INSTRUCTION: How many lines in the rows below contain the word "Returning"? Case counts, and reply with only the number.
--- Start DATASET ---
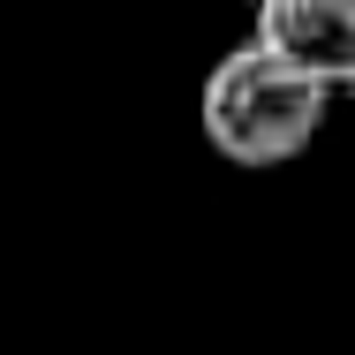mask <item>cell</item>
Returning a JSON list of instances; mask_svg holds the SVG:
<instances>
[{"label": "cell", "instance_id": "obj_1", "mask_svg": "<svg viewBox=\"0 0 355 355\" xmlns=\"http://www.w3.org/2000/svg\"><path fill=\"white\" fill-rule=\"evenodd\" d=\"M333 83L302 76L295 61H280L272 46H234L212 76H205V137L227 166H287L295 151H310L318 121H325Z\"/></svg>", "mask_w": 355, "mask_h": 355}, {"label": "cell", "instance_id": "obj_2", "mask_svg": "<svg viewBox=\"0 0 355 355\" xmlns=\"http://www.w3.org/2000/svg\"><path fill=\"white\" fill-rule=\"evenodd\" d=\"M250 38L318 83H355V0H257Z\"/></svg>", "mask_w": 355, "mask_h": 355}, {"label": "cell", "instance_id": "obj_3", "mask_svg": "<svg viewBox=\"0 0 355 355\" xmlns=\"http://www.w3.org/2000/svg\"><path fill=\"white\" fill-rule=\"evenodd\" d=\"M348 98H355V83H348Z\"/></svg>", "mask_w": 355, "mask_h": 355}]
</instances>
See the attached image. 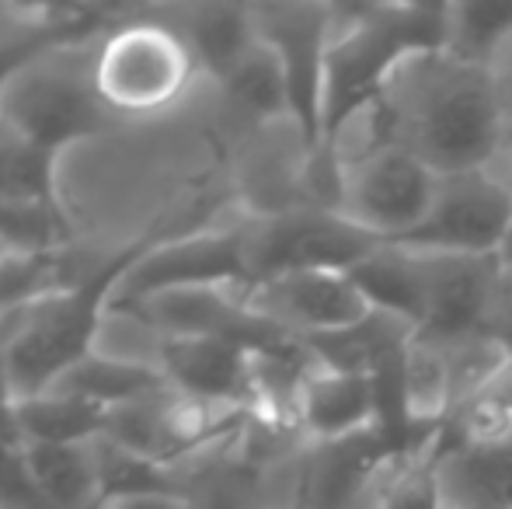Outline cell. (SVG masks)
<instances>
[{"mask_svg": "<svg viewBox=\"0 0 512 509\" xmlns=\"http://www.w3.org/2000/svg\"><path fill=\"white\" fill-rule=\"evenodd\" d=\"M255 35L276 53L290 88L293 129L307 161H328L321 140V98H324V60H328L335 7L324 4H258L251 7Z\"/></svg>", "mask_w": 512, "mask_h": 509, "instance_id": "8", "label": "cell"}, {"mask_svg": "<svg viewBox=\"0 0 512 509\" xmlns=\"http://www.w3.org/2000/svg\"><path fill=\"white\" fill-rule=\"evenodd\" d=\"M436 49H446V4L335 7L321 98L324 157L335 161L342 133L366 109H377L401 63Z\"/></svg>", "mask_w": 512, "mask_h": 509, "instance_id": "2", "label": "cell"}, {"mask_svg": "<svg viewBox=\"0 0 512 509\" xmlns=\"http://www.w3.org/2000/svg\"><path fill=\"white\" fill-rule=\"evenodd\" d=\"M492 74V84H495V95H499V105H502V116H506V126L512 123V35L509 42L499 49V56L492 60L488 67Z\"/></svg>", "mask_w": 512, "mask_h": 509, "instance_id": "27", "label": "cell"}, {"mask_svg": "<svg viewBox=\"0 0 512 509\" xmlns=\"http://www.w3.org/2000/svg\"><path fill=\"white\" fill-rule=\"evenodd\" d=\"M405 457L411 454H401L380 429L338 443H310L297 485L300 509H352L359 503L370 509L387 471Z\"/></svg>", "mask_w": 512, "mask_h": 509, "instance_id": "12", "label": "cell"}, {"mask_svg": "<svg viewBox=\"0 0 512 509\" xmlns=\"http://www.w3.org/2000/svg\"><path fill=\"white\" fill-rule=\"evenodd\" d=\"M56 391H67L74 398H84L91 405L105 408H122L129 401L150 398L157 391H168L161 370L150 363H126V360H105V356H88L81 367H74L67 377L53 384Z\"/></svg>", "mask_w": 512, "mask_h": 509, "instance_id": "20", "label": "cell"}, {"mask_svg": "<svg viewBox=\"0 0 512 509\" xmlns=\"http://www.w3.org/2000/svg\"><path fill=\"white\" fill-rule=\"evenodd\" d=\"M56 161L60 157L42 150L0 116V210H11V206L63 210L56 192Z\"/></svg>", "mask_w": 512, "mask_h": 509, "instance_id": "19", "label": "cell"}, {"mask_svg": "<svg viewBox=\"0 0 512 509\" xmlns=\"http://www.w3.org/2000/svg\"><path fill=\"white\" fill-rule=\"evenodd\" d=\"M512 227V185L492 168L439 175L432 210L398 245L429 255L499 258Z\"/></svg>", "mask_w": 512, "mask_h": 509, "instance_id": "9", "label": "cell"}, {"mask_svg": "<svg viewBox=\"0 0 512 509\" xmlns=\"http://www.w3.org/2000/svg\"><path fill=\"white\" fill-rule=\"evenodd\" d=\"M63 49L70 46L35 56L0 84V116L56 157L74 143L102 136L115 123L91 84V70L77 74L60 63L56 53Z\"/></svg>", "mask_w": 512, "mask_h": 509, "instance_id": "7", "label": "cell"}, {"mask_svg": "<svg viewBox=\"0 0 512 509\" xmlns=\"http://www.w3.org/2000/svg\"><path fill=\"white\" fill-rule=\"evenodd\" d=\"M248 300L262 318L300 342L349 332L373 314V304L349 272H290L251 286Z\"/></svg>", "mask_w": 512, "mask_h": 509, "instance_id": "11", "label": "cell"}, {"mask_svg": "<svg viewBox=\"0 0 512 509\" xmlns=\"http://www.w3.org/2000/svg\"><path fill=\"white\" fill-rule=\"evenodd\" d=\"M401 408L418 436H436L439 426L450 419L453 381L446 346L422 339V335L408 342L405 360H401Z\"/></svg>", "mask_w": 512, "mask_h": 509, "instance_id": "18", "label": "cell"}, {"mask_svg": "<svg viewBox=\"0 0 512 509\" xmlns=\"http://www.w3.org/2000/svg\"><path fill=\"white\" fill-rule=\"evenodd\" d=\"M189 509H258V468L244 454L220 457L206 475L182 485Z\"/></svg>", "mask_w": 512, "mask_h": 509, "instance_id": "25", "label": "cell"}, {"mask_svg": "<svg viewBox=\"0 0 512 509\" xmlns=\"http://www.w3.org/2000/svg\"><path fill=\"white\" fill-rule=\"evenodd\" d=\"M185 286H241L248 290L241 224L196 231L175 241H154L126 276L112 311H126L154 293L185 290Z\"/></svg>", "mask_w": 512, "mask_h": 509, "instance_id": "10", "label": "cell"}, {"mask_svg": "<svg viewBox=\"0 0 512 509\" xmlns=\"http://www.w3.org/2000/svg\"><path fill=\"white\" fill-rule=\"evenodd\" d=\"M481 335L492 339L512 360V269H506V265L495 279L492 300H488L485 321H481Z\"/></svg>", "mask_w": 512, "mask_h": 509, "instance_id": "26", "label": "cell"}, {"mask_svg": "<svg viewBox=\"0 0 512 509\" xmlns=\"http://www.w3.org/2000/svg\"><path fill=\"white\" fill-rule=\"evenodd\" d=\"M457 485L478 509H512V436L485 447L446 454Z\"/></svg>", "mask_w": 512, "mask_h": 509, "instance_id": "23", "label": "cell"}, {"mask_svg": "<svg viewBox=\"0 0 512 509\" xmlns=\"http://www.w3.org/2000/svg\"><path fill=\"white\" fill-rule=\"evenodd\" d=\"M499 262L506 265V269H512V227H509V238H506V245H502V255H499Z\"/></svg>", "mask_w": 512, "mask_h": 509, "instance_id": "29", "label": "cell"}, {"mask_svg": "<svg viewBox=\"0 0 512 509\" xmlns=\"http://www.w3.org/2000/svg\"><path fill=\"white\" fill-rule=\"evenodd\" d=\"M241 241L248 290L290 272H352L384 248L380 238L321 203L290 206L283 213H251L248 220H241Z\"/></svg>", "mask_w": 512, "mask_h": 509, "instance_id": "5", "label": "cell"}, {"mask_svg": "<svg viewBox=\"0 0 512 509\" xmlns=\"http://www.w3.org/2000/svg\"><path fill=\"white\" fill-rule=\"evenodd\" d=\"M418 258H422V321L415 335L439 342V346L481 335V321H485L495 279L502 272L499 258L429 252H418Z\"/></svg>", "mask_w": 512, "mask_h": 509, "instance_id": "13", "label": "cell"}, {"mask_svg": "<svg viewBox=\"0 0 512 509\" xmlns=\"http://www.w3.org/2000/svg\"><path fill=\"white\" fill-rule=\"evenodd\" d=\"M112 509H189L185 496H143V499H129Z\"/></svg>", "mask_w": 512, "mask_h": 509, "instance_id": "28", "label": "cell"}, {"mask_svg": "<svg viewBox=\"0 0 512 509\" xmlns=\"http://www.w3.org/2000/svg\"><path fill=\"white\" fill-rule=\"evenodd\" d=\"M14 426L25 447H88L105 436L108 412L49 387L42 394L14 401Z\"/></svg>", "mask_w": 512, "mask_h": 509, "instance_id": "17", "label": "cell"}, {"mask_svg": "<svg viewBox=\"0 0 512 509\" xmlns=\"http://www.w3.org/2000/svg\"><path fill=\"white\" fill-rule=\"evenodd\" d=\"M154 241V234H143L84 279H70L39 304L11 314L0 367L14 401L49 391L60 377L95 356V339L102 332L105 314L112 311L126 276Z\"/></svg>", "mask_w": 512, "mask_h": 509, "instance_id": "3", "label": "cell"}, {"mask_svg": "<svg viewBox=\"0 0 512 509\" xmlns=\"http://www.w3.org/2000/svg\"><path fill=\"white\" fill-rule=\"evenodd\" d=\"M227 98L237 105L241 112H248L255 123H283L290 119V88H286L283 67H279L276 53L265 46L262 39L244 53V60L223 81Z\"/></svg>", "mask_w": 512, "mask_h": 509, "instance_id": "21", "label": "cell"}, {"mask_svg": "<svg viewBox=\"0 0 512 509\" xmlns=\"http://www.w3.org/2000/svg\"><path fill=\"white\" fill-rule=\"evenodd\" d=\"M512 35V4H446V53L492 67Z\"/></svg>", "mask_w": 512, "mask_h": 509, "instance_id": "22", "label": "cell"}, {"mask_svg": "<svg viewBox=\"0 0 512 509\" xmlns=\"http://www.w3.org/2000/svg\"><path fill=\"white\" fill-rule=\"evenodd\" d=\"M384 140L405 147L436 175L488 168L506 136L488 67L436 49L398 67L377 102Z\"/></svg>", "mask_w": 512, "mask_h": 509, "instance_id": "1", "label": "cell"}, {"mask_svg": "<svg viewBox=\"0 0 512 509\" xmlns=\"http://www.w3.org/2000/svg\"><path fill=\"white\" fill-rule=\"evenodd\" d=\"M443 478H439V447L425 443L401 464L387 471L370 509H443Z\"/></svg>", "mask_w": 512, "mask_h": 509, "instance_id": "24", "label": "cell"}, {"mask_svg": "<svg viewBox=\"0 0 512 509\" xmlns=\"http://www.w3.org/2000/svg\"><path fill=\"white\" fill-rule=\"evenodd\" d=\"M196 70L189 46L168 21L133 14L105 35L91 63V84L115 119L154 116L182 98Z\"/></svg>", "mask_w": 512, "mask_h": 509, "instance_id": "4", "label": "cell"}, {"mask_svg": "<svg viewBox=\"0 0 512 509\" xmlns=\"http://www.w3.org/2000/svg\"><path fill=\"white\" fill-rule=\"evenodd\" d=\"M439 175L391 140L335 157V210L384 245L405 241L432 210Z\"/></svg>", "mask_w": 512, "mask_h": 509, "instance_id": "6", "label": "cell"}, {"mask_svg": "<svg viewBox=\"0 0 512 509\" xmlns=\"http://www.w3.org/2000/svg\"><path fill=\"white\" fill-rule=\"evenodd\" d=\"M384 391L380 381L314 363L297 401V429L310 443H338L380 429Z\"/></svg>", "mask_w": 512, "mask_h": 509, "instance_id": "15", "label": "cell"}, {"mask_svg": "<svg viewBox=\"0 0 512 509\" xmlns=\"http://www.w3.org/2000/svg\"><path fill=\"white\" fill-rule=\"evenodd\" d=\"M251 363V349L209 335L161 339L157 346V370L171 391L227 412H251Z\"/></svg>", "mask_w": 512, "mask_h": 509, "instance_id": "14", "label": "cell"}, {"mask_svg": "<svg viewBox=\"0 0 512 509\" xmlns=\"http://www.w3.org/2000/svg\"><path fill=\"white\" fill-rule=\"evenodd\" d=\"M182 42L189 46L192 60L199 70H206L216 81H227V74L244 60L251 46L258 42L255 21H251V7L234 4H196V7H178V11L161 14Z\"/></svg>", "mask_w": 512, "mask_h": 509, "instance_id": "16", "label": "cell"}]
</instances>
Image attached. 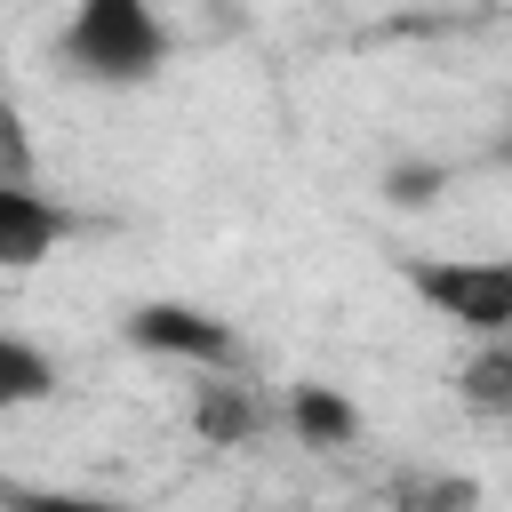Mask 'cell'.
<instances>
[{
	"label": "cell",
	"instance_id": "cell-1",
	"mask_svg": "<svg viewBox=\"0 0 512 512\" xmlns=\"http://www.w3.org/2000/svg\"><path fill=\"white\" fill-rule=\"evenodd\" d=\"M168 64V24L152 0H72L56 32V72L80 88H144Z\"/></svg>",
	"mask_w": 512,
	"mask_h": 512
},
{
	"label": "cell",
	"instance_id": "cell-2",
	"mask_svg": "<svg viewBox=\"0 0 512 512\" xmlns=\"http://www.w3.org/2000/svg\"><path fill=\"white\" fill-rule=\"evenodd\" d=\"M408 288L472 344L512 336V256H416Z\"/></svg>",
	"mask_w": 512,
	"mask_h": 512
},
{
	"label": "cell",
	"instance_id": "cell-3",
	"mask_svg": "<svg viewBox=\"0 0 512 512\" xmlns=\"http://www.w3.org/2000/svg\"><path fill=\"white\" fill-rule=\"evenodd\" d=\"M128 344L152 352V360H184L192 376L240 368V336L216 312H200V304H136L128 312Z\"/></svg>",
	"mask_w": 512,
	"mask_h": 512
},
{
	"label": "cell",
	"instance_id": "cell-4",
	"mask_svg": "<svg viewBox=\"0 0 512 512\" xmlns=\"http://www.w3.org/2000/svg\"><path fill=\"white\" fill-rule=\"evenodd\" d=\"M264 424H272L264 392H256V384H232V368H216V376L192 384V432H200L208 448H240V440H256Z\"/></svg>",
	"mask_w": 512,
	"mask_h": 512
},
{
	"label": "cell",
	"instance_id": "cell-5",
	"mask_svg": "<svg viewBox=\"0 0 512 512\" xmlns=\"http://www.w3.org/2000/svg\"><path fill=\"white\" fill-rule=\"evenodd\" d=\"M56 240H64V208H48L32 192V176H8L0 184V264L8 272H32Z\"/></svg>",
	"mask_w": 512,
	"mask_h": 512
},
{
	"label": "cell",
	"instance_id": "cell-6",
	"mask_svg": "<svg viewBox=\"0 0 512 512\" xmlns=\"http://www.w3.org/2000/svg\"><path fill=\"white\" fill-rule=\"evenodd\" d=\"M280 416H288V432H296L304 448H352V440H360V408H352L344 392H328V384H296Z\"/></svg>",
	"mask_w": 512,
	"mask_h": 512
},
{
	"label": "cell",
	"instance_id": "cell-7",
	"mask_svg": "<svg viewBox=\"0 0 512 512\" xmlns=\"http://www.w3.org/2000/svg\"><path fill=\"white\" fill-rule=\"evenodd\" d=\"M456 392H464V408H472V416H488V424H512V336H488V344H472V360L456 368Z\"/></svg>",
	"mask_w": 512,
	"mask_h": 512
},
{
	"label": "cell",
	"instance_id": "cell-8",
	"mask_svg": "<svg viewBox=\"0 0 512 512\" xmlns=\"http://www.w3.org/2000/svg\"><path fill=\"white\" fill-rule=\"evenodd\" d=\"M56 392V360L32 336H0V408H32Z\"/></svg>",
	"mask_w": 512,
	"mask_h": 512
},
{
	"label": "cell",
	"instance_id": "cell-9",
	"mask_svg": "<svg viewBox=\"0 0 512 512\" xmlns=\"http://www.w3.org/2000/svg\"><path fill=\"white\" fill-rule=\"evenodd\" d=\"M8 512H144L128 496H88V488H32V480H8Z\"/></svg>",
	"mask_w": 512,
	"mask_h": 512
},
{
	"label": "cell",
	"instance_id": "cell-10",
	"mask_svg": "<svg viewBox=\"0 0 512 512\" xmlns=\"http://www.w3.org/2000/svg\"><path fill=\"white\" fill-rule=\"evenodd\" d=\"M408 504H416V512H472V504H480V488H472V480H416V488H408Z\"/></svg>",
	"mask_w": 512,
	"mask_h": 512
},
{
	"label": "cell",
	"instance_id": "cell-11",
	"mask_svg": "<svg viewBox=\"0 0 512 512\" xmlns=\"http://www.w3.org/2000/svg\"><path fill=\"white\" fill-rule=\"evenodd\" d=\"M424 184H440V168H408V176H392V200H408V208H416V200H432Z\"/></svg>",
	"mask_w": 512,
	"mask_h": 512
}]
</instances>
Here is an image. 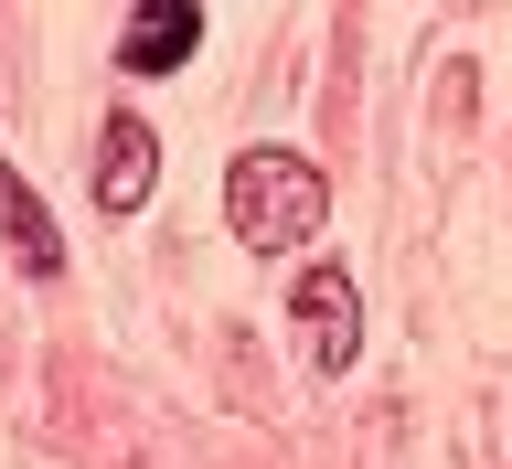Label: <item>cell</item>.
<instances>
[{"instance_id":"1","label":"cell","mask_w":512,"mask_h":469,"mask_svg":"<svg viewBox=\"0 0 512 469\" xmlns=\"http://www.w3.org/2000/svg\"><path fill=\"white\" fill-rule=\"evenodd\" d=\"M224 224H235L256 256H288V246H310L320 224H331V182H320L299 150H235V171H224Z\"/></svg>"},{"instance_id":"2","label":"cell","mask_w":512,"mask_h":469,"mask_svg":"<svg viewBox=\"0 0 512 469\" xmlns=\"http://www.w3.org/2000/svg\"><path fill=\"white\" fill-rule=\"evenodd\" d=\"M203 54V0H139L118 22V64L128 75H171V64Z\"/></svg>"},{"instance_id":"3","label":"cell","mask_w":512,"mask_h":469,"mask_svg":"<svg viewBox=\"0 0 512 469\" xmlns=\"http://www.w3.org/2000/svg\"><path fill=\"white\" fill-rule=\"evenodd\" d=\"M150 182H160V139H150V118H107V139H96V203L107 214H139L150 203Z\"/></svg>"},{"instance_id":"4","label":"cell","mask_w":512,"mask_h":469,"mask_svg":"<svg viewBox=\"0 0 512 469\" xmlns=\"http://www.w3.org/2000/svg\"><path fill=\"white\" fill-rule=\"evenodd\" d=\"M299 320H310L320 374H342L352 352H363V299H352V278H342V267H310V278H299Z\"/></svg>"},{"instance_id":"5","label":"cell","mask_w":512,"mask_h":469,"mask_svg":"<svg viewBox=\"0 0 512 469\" xmlns=\"http://www.w3.org/2000/svg\"><path fill=\"white\" fill-rule=\"evenodd\" d=\"M0 224H11V256H22L32 278H64V235H54V214L32 203V182L0 160Z\"/></svg>"}]
</instances>
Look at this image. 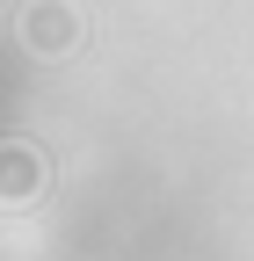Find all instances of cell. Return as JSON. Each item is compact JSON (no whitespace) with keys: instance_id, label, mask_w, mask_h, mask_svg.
Returning <instances> with one entry per match:
<instances>
[{"instance_id":"obj_1","label":"cell","mask_w":254,"mask_h":261,"mask_svg":"<svg viewBox=\"0 0 254 261\" xmlns=\"http://www.w3.org/2000/svg\"><path fill=\"white\" fill-rule=\"evenodd\" d=\"M15 37L37 51V58H66L87 37V22H80L73 0H22V8H15Z\"/></svg>"},{"instance_id":"obj_2","label":"cell","mask_w":254,"mask_h":261,"mask_svg":"<svg viewBox=\"0 0 254 261\" xmlns=\"http://www.w3.org/2000/svg\"><path fill=\"white\" fill-rule=\"evenodd\" d=\"M51 189V160L29 138H0V203H37Z\"/></svg>"}]
</instances>
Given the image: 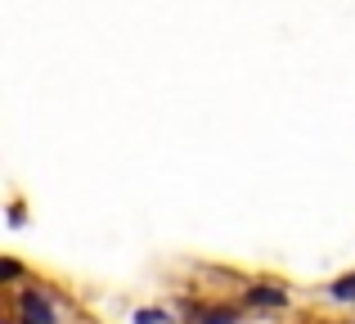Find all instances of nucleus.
<instances>
[{"label": "nucleus", "mask_w": 355, "mask_h": 324, "mask_svg": "<svg viewBox=\"0 0 355 324\" xmlns=\"http://www.w3.org/2000/svg\"><path fill=\"white\" fill-rule=\"evenodd\" d=\"M18 311H23V324H59L54 320V307L41 289H23L18 293Z\"/></svg>", "instance_id": "obj_1"}, {"label": "nucleus", "mask_w": 355, "mask_h": 324, "mask_svg": "<svg viewBox=\"0 0 355 324\" xmlns=\"http://www.w3.org/2000/svg\"><path fill=\"white\" fill-rule=\"evenodd\" d=\"M248 302L252 307H288V289H279V284H252Z\"/></svg>", "instance_id": "obj_2"}, {"label": "nucleus", "mask_w": 355, "mask_h": 324, "mask_svg": "<svg viewBox=\"0 0 355 324\" xmlns=\"http://www.w3.org/2000/svg\"><path fill=\"white\" fill-rule=\"evenodd\" d=\"M329 298H333V302H342V307H347V302H355V271L329 284Z\"/></svg>", "instance_id": "obj_3"}, {"label": "nucleus", "mask_w": 355, "mask_h": 324, "mask_svg": "<svg viewBox=\"0 0 355 324\" xmlns=\"http://www.w3.org/2000/svg\"><path fill=\"white\" fill-rule=\"evenodd\" d=\"M202 324H239V311H230V307H220V311H202L198 316Z\"/></svg>", "instance_id": "obj_4"}, {"label": "nucleus", "mask_w": 355, "mask_h": 324, "mask_svg": "<svg viewBox=\"0 0 355 324\" xmlns=\"http://www.w3.org/2000/svg\"><path fill=\"white\" fill-rule=\"evenodd\" d=\"M130 324H162V311H135Z\"/></svg>", "instance_id": "obj_5"}, {"label": "nucleus", "mask_w": 355, "mask_h": 324, "mask_svg": "<svg viewBox=\"0 0 355 324\" xmlns=\"http://www.w3.org/2000/svg\"><path fill=\"white\" fill-rule=\"evenodd\" d=\"M18 275H23V271H18V262H0V280H18Z\"/></svg>", "instance_id": "obj_6"}, {"label": "nucleus", "mask_w": 355, "mask_h": 324, "mask_svg": "<svg viewBox=\"0 0 355 324\" xmlns=\"http://www.w3.org/2000/svg\"><path fill=\"white\" fill-rule=\"evenodd\" d=\"M14 324H23V320H14Z\"/></svg>", "instance_id": "obj_7"}]
</instances>
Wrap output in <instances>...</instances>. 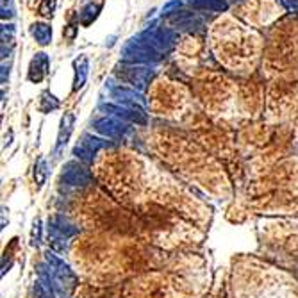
--- End DATASET ---
FINAL ANSWER: 2